[Dataset entries]
◇ ◇ ◇ ◇ ◇ ◇ ◇

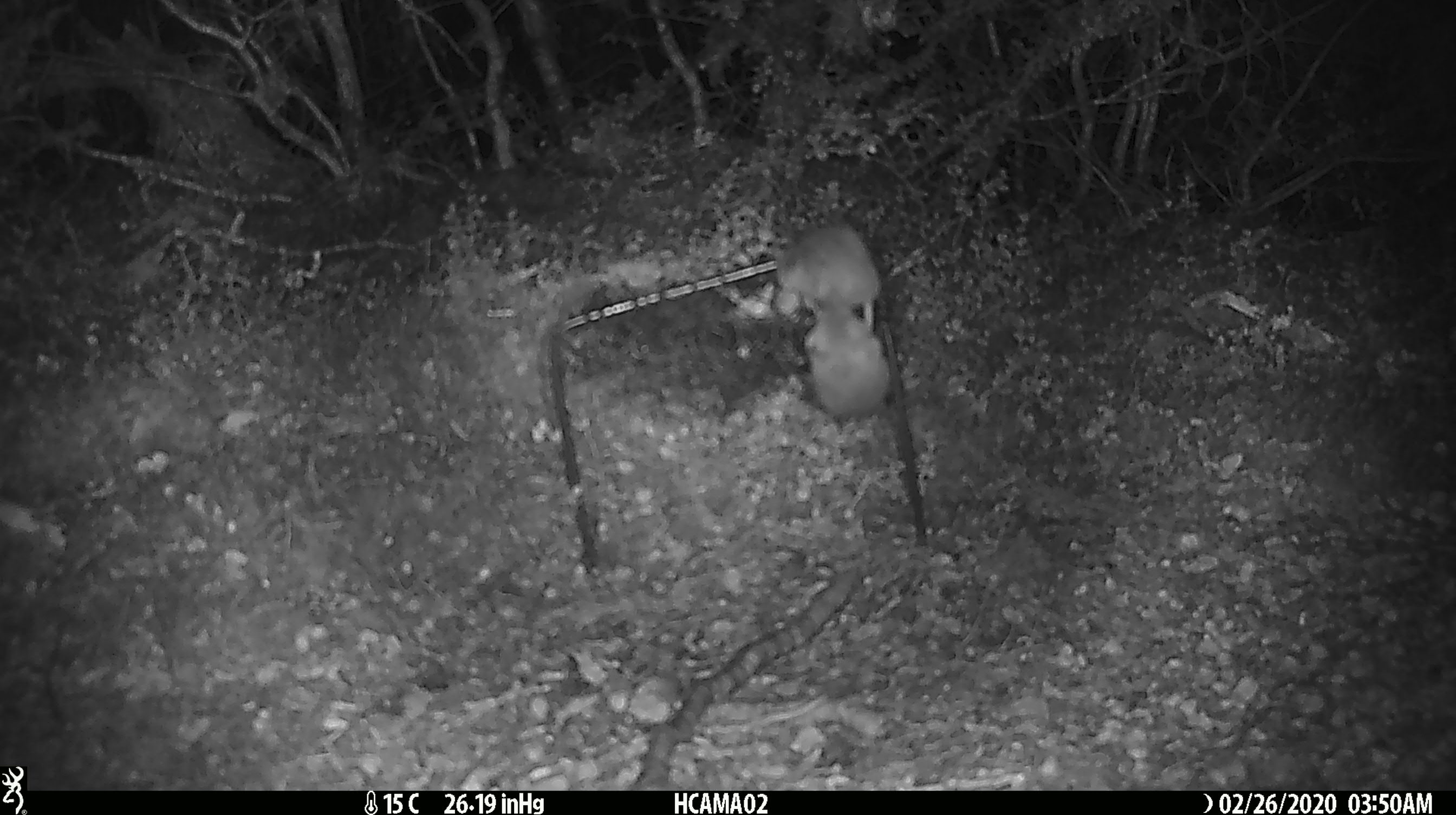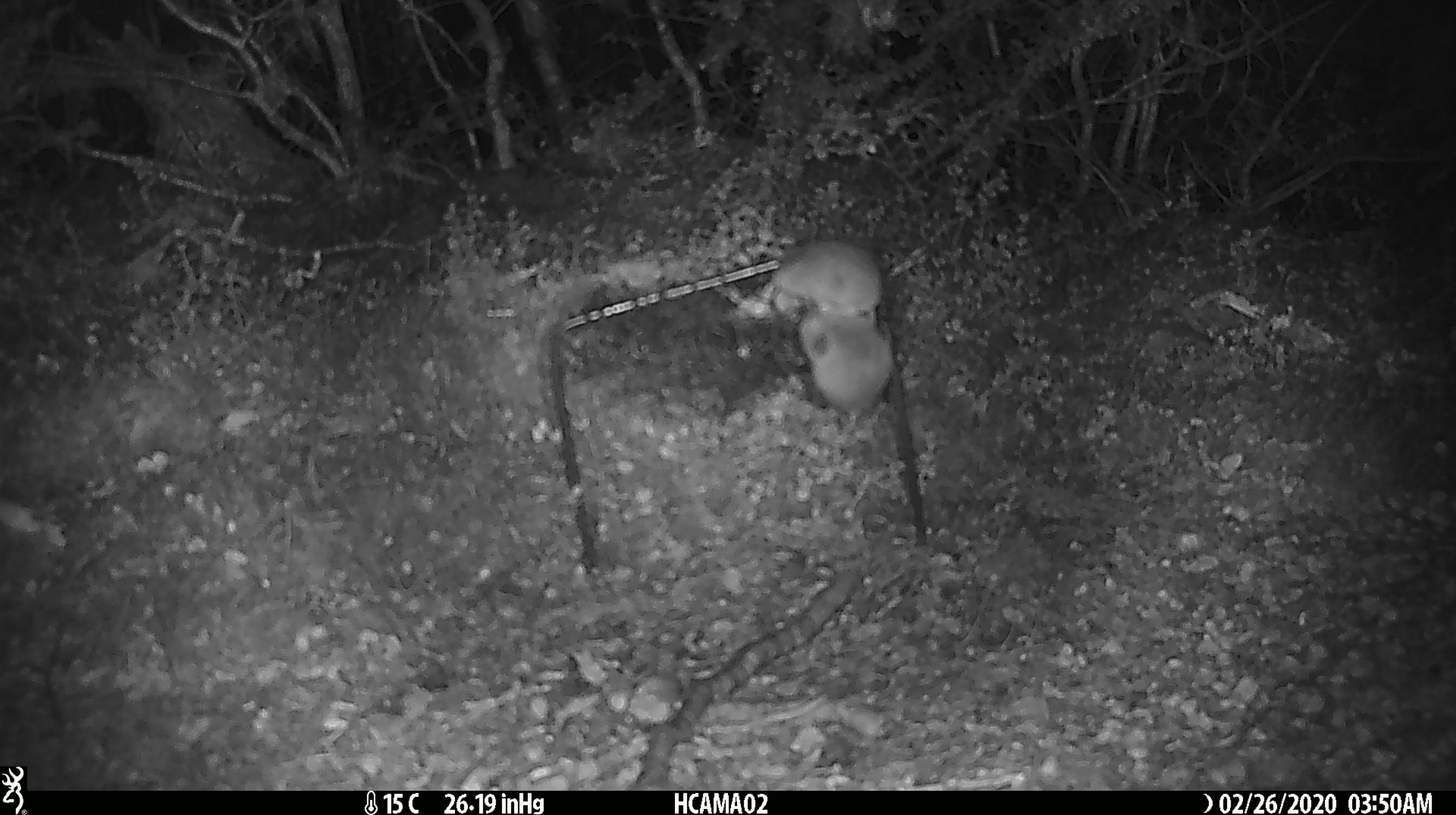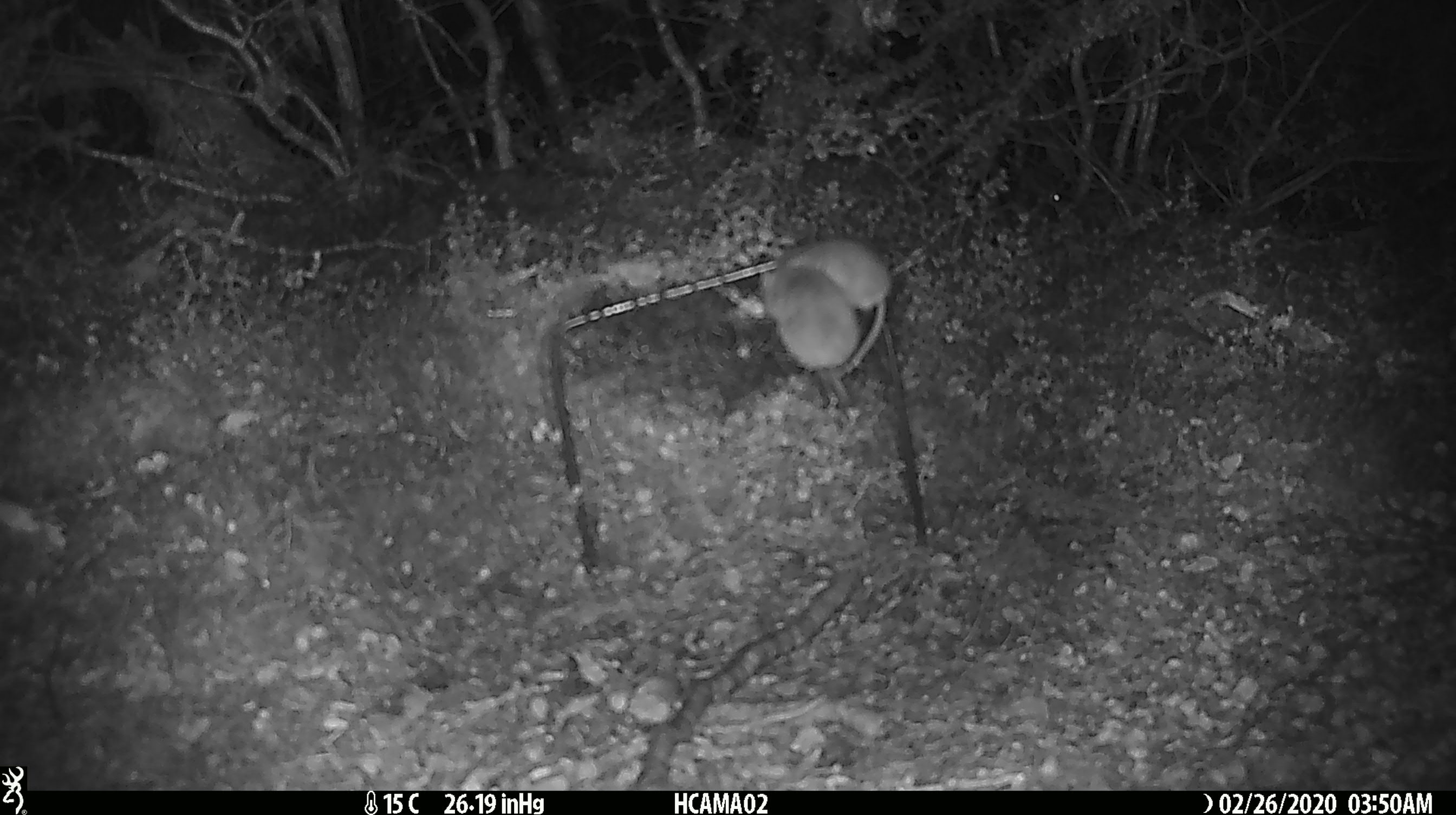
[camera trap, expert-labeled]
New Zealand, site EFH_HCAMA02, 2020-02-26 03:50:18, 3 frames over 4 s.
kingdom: Animalia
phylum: Chordata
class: Mammalia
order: Rodentia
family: Muridae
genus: Mus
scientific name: Mus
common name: mouse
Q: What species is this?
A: Mouse (Mus).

◇ ◇ ◇ ◇ ◇ ◇ ◇

> **AIM OF THE TASK**
The records above must be output exactly, except for the pictures.

> **RESPONSE AREA**
[camera trap, expert-labeled]
New Zealand, site EFH_HCAMA02, 2020-02-26 03:50:18, 3 frames over 4 s.
kingdom: Animalia
phylum: Chordata
class: Mammalia
order: Rodentia
family: Muridae
genus: Mus
scientific name: Mus
common name: mouse
Q: What species is this?
A: Mouse (Mus).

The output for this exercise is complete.